Dataset items
____________________

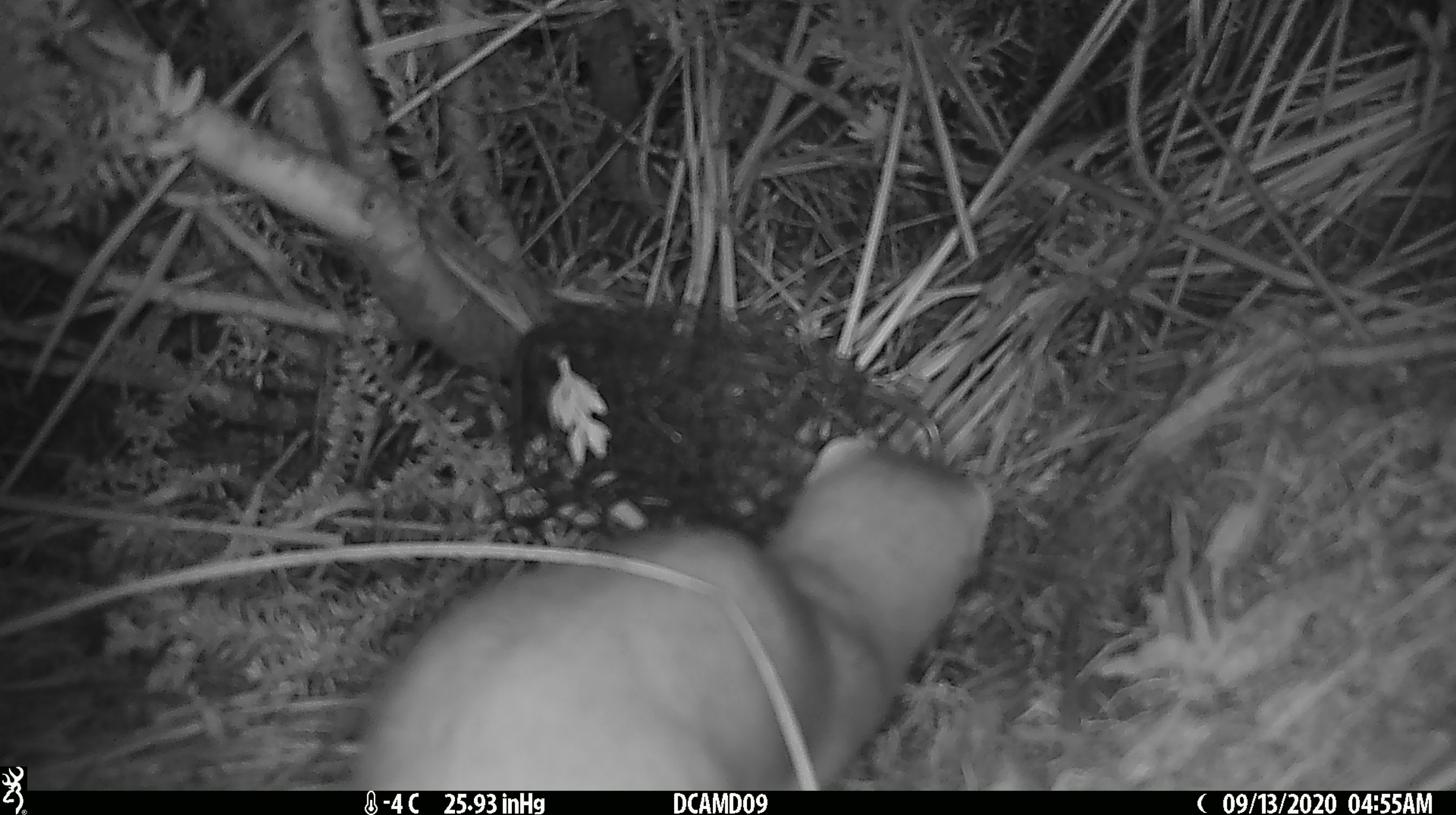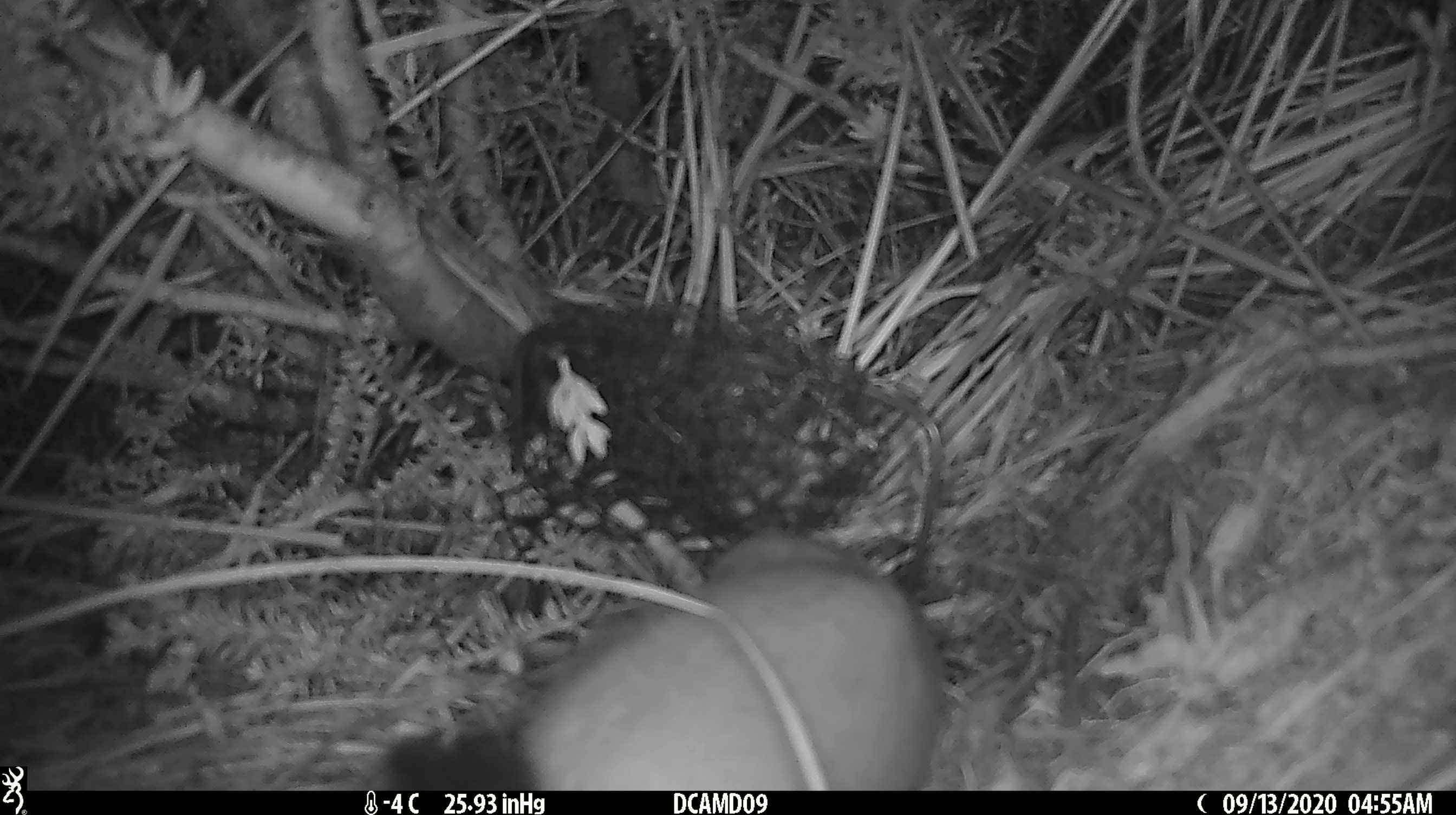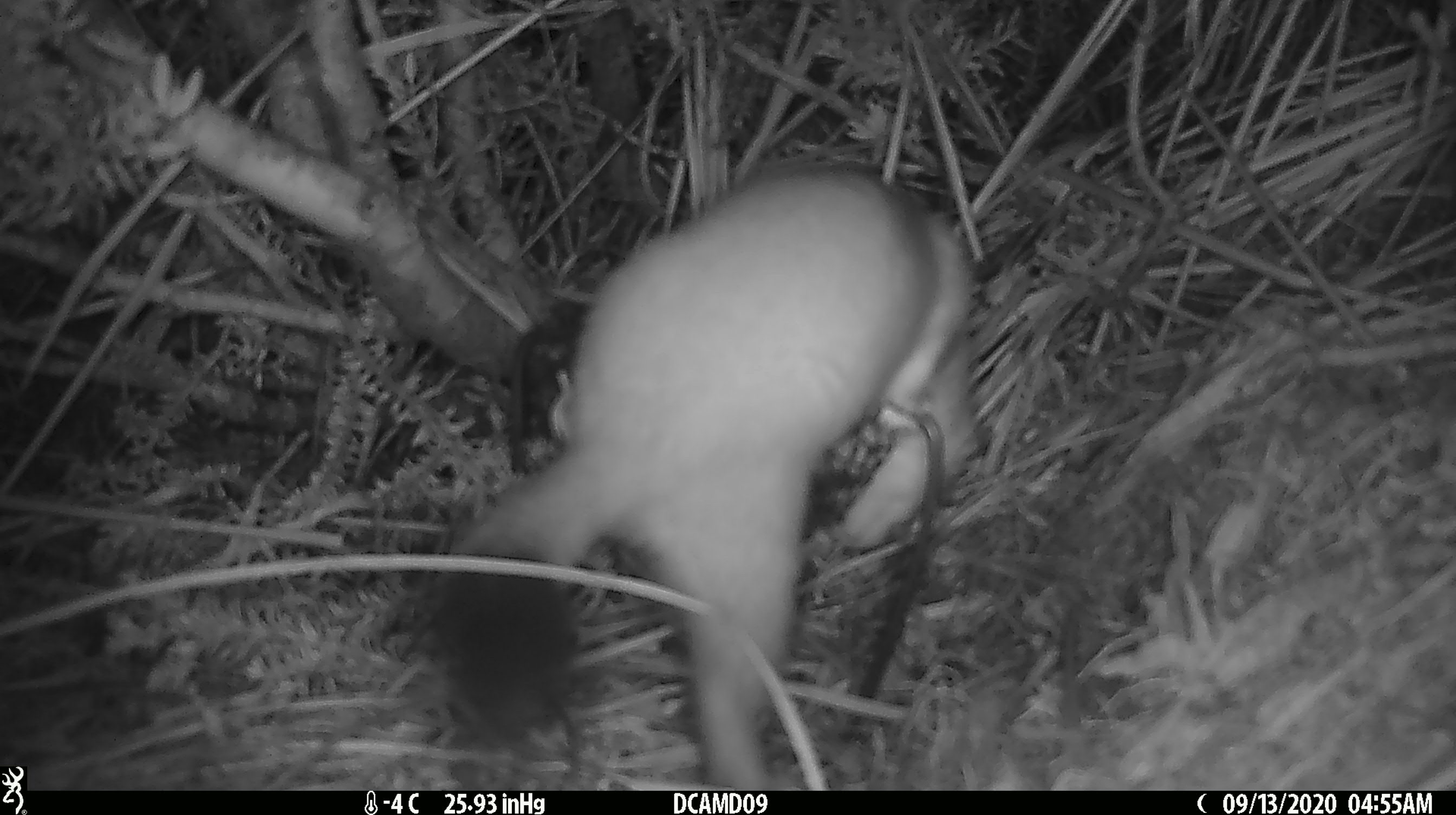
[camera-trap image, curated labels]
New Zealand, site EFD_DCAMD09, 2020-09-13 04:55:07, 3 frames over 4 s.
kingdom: Animalia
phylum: Chordata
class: Mammalia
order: Carnivora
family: Mustelidae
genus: Mustela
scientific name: Mustela erminea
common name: stoat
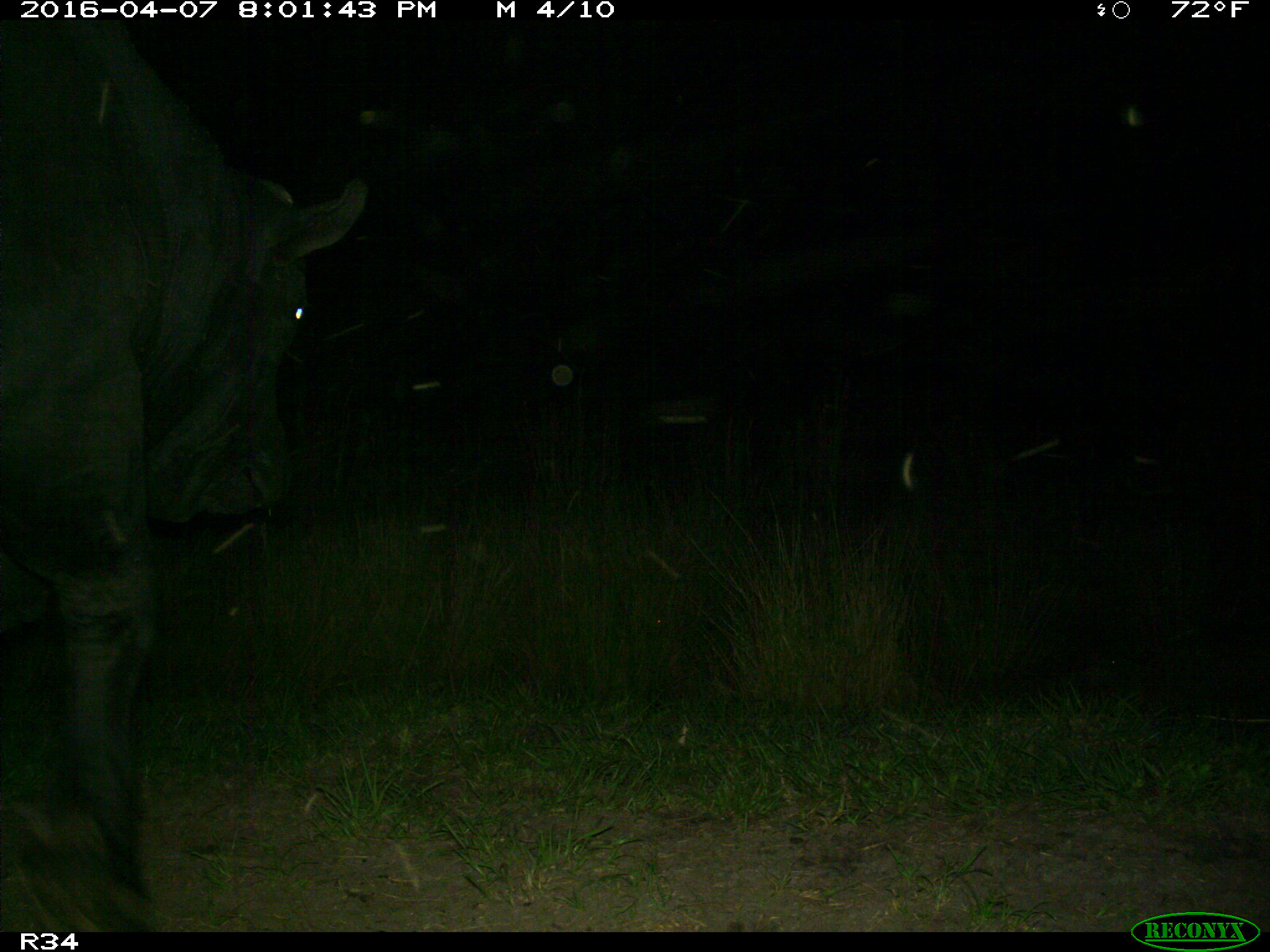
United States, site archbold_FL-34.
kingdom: Animalia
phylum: Chordata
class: Mammalia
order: Artiodactyla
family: Bovidae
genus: Bos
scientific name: Bos taurus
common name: domestic cow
Bos taurus (domestic cow).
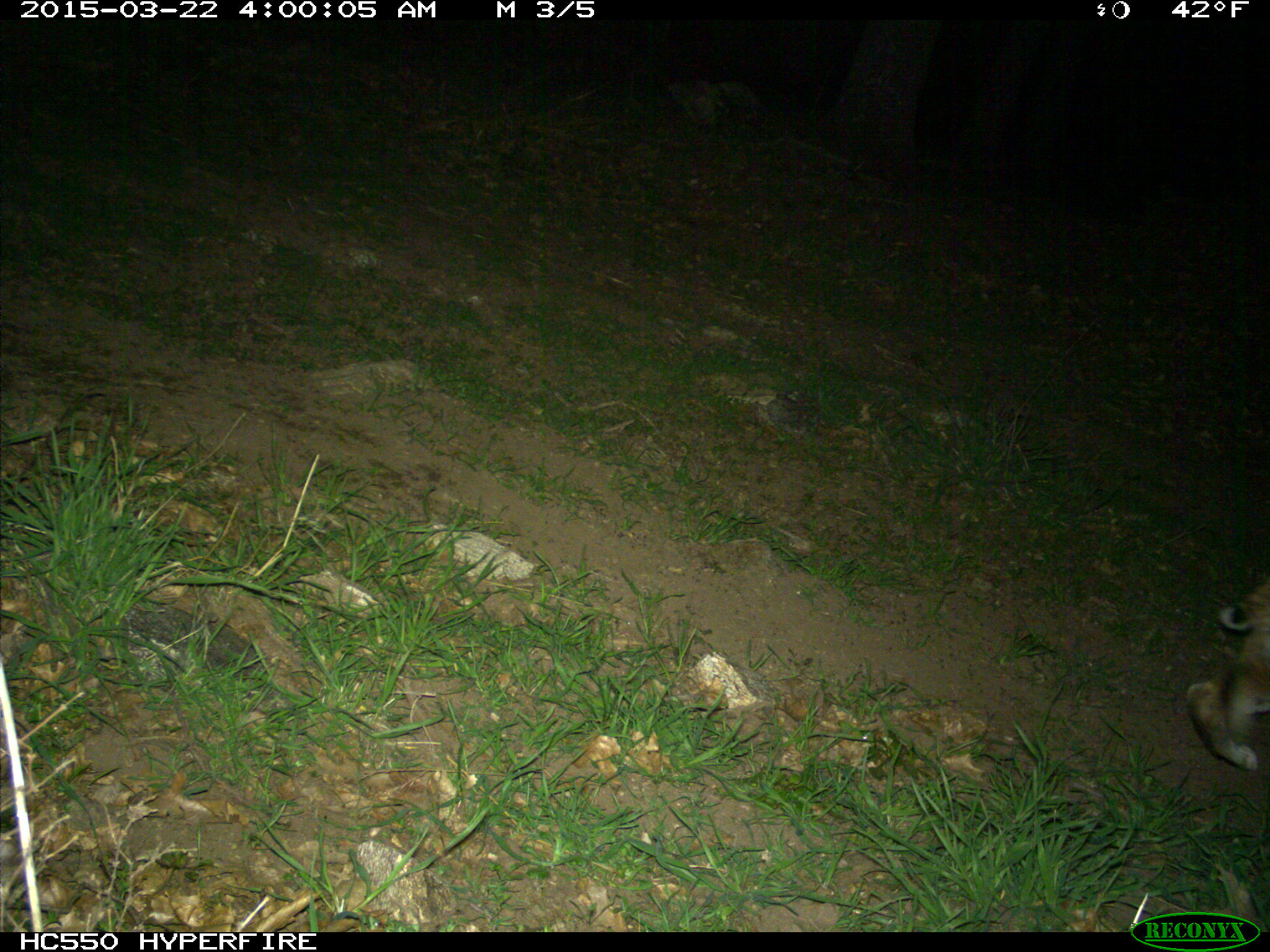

____________________

**Problem to solve**: Pull out all lines containing the word "site" from the entries above.

**Expected answer**:
New Zealand, site EFD_DCAMD09, 2020-09-13 04:55:07, 3 frames over 4 s.
United States, site archbold_FL-34.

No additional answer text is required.